I have this problem I'm working on:
Problem: Suppose $f: I \subset \mathbb{R} \rightarrow \mathbb{R}$ is a function that is differentiable at least twice on the interval $I$. Suppose that $f''(x) \geq 0$ for all $x \in I$.
Prove that for all $a \in I$ and all $x \in I$ we have that $$ f(x) \geq f(a) + f'(a) (x-a). $$
Attempt: I was trying to use Mean value theorem of Lagrange and Taylor to prove this. But we probably will need the continuity of $f''$ aswell. Let $a \in I$ be arbitrary, and consider the interval $[a, x]$. Then Lagrange says there exists a $c \in ]a, x[$ such that $$ \frac{ f(x) - f(a)}{ x-a} = f'(c). $$ Now, I was trying to expand $f(x)$ in Taylor polynomials, but I'm not sure what to do with the Lagrange remainder, and/or if I should include it at all.
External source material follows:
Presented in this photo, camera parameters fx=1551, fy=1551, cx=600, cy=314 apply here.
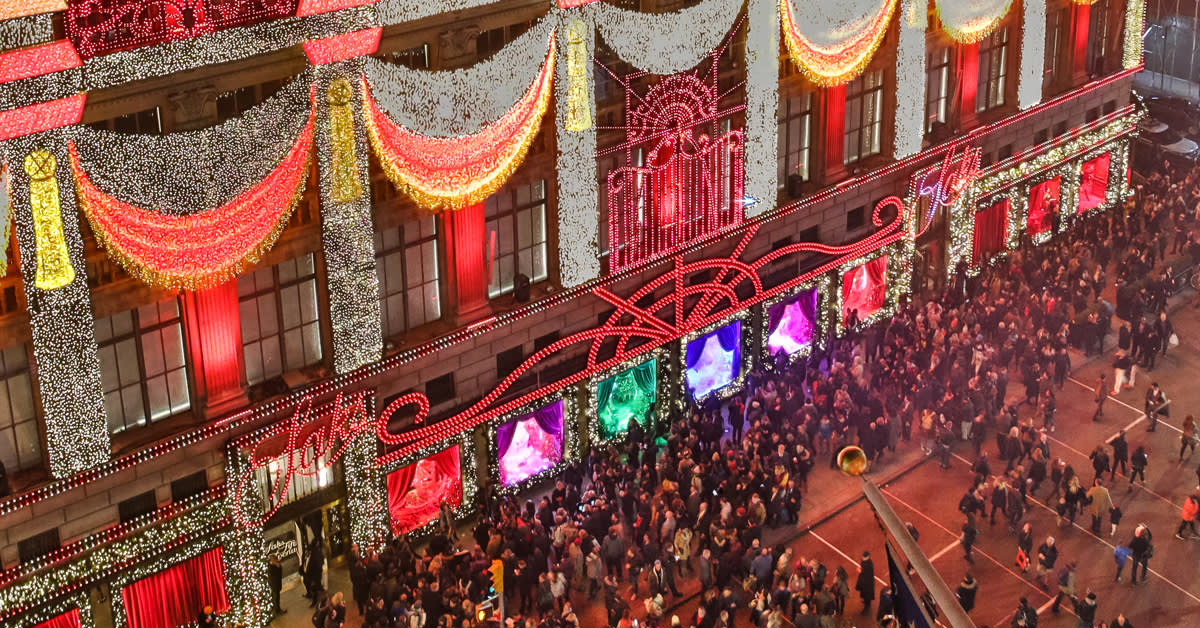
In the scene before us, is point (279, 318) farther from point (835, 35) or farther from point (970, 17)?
point (970, 17)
Any help/advice is appreciated!
Solution 1
If $f''(x)\geq 0$ for all $x$, then $f$ is convexe, and thus $f$ is over it's tangent everywhere, i.e. $$\forall a,x\in\mathbb R, f(x)\geq f(a)+f'(a)(x-a).$$ The claim follow.
Solution 2
Since $f''(x)\geq 0$ for all $x$, there is $\theta\in ]0,1[$ s.t. $$f(x)=f(a)+f'(a)(x-a)+\underbrace{\frac{f''((1-\theta)x+\theta a)}{2!}(x-a)^2}_{\geq 0}\geq f(a)+f'(a)(x-a),$$ what also prove the claim.
Solution 3
Since $f''(x)\geq 0$ for all $x$, the function $f'$ is increasing. In particular, you can show that for all $y<a<x$ $$\frac{f(a)-f(y)}{a-y}\leq \frac{f(x)-f(a)}{x-a}.$$ If you let first $y\to a^-$, you'll get one part of the result. Then, if you let $x\to a^+$, you'll get the complete result.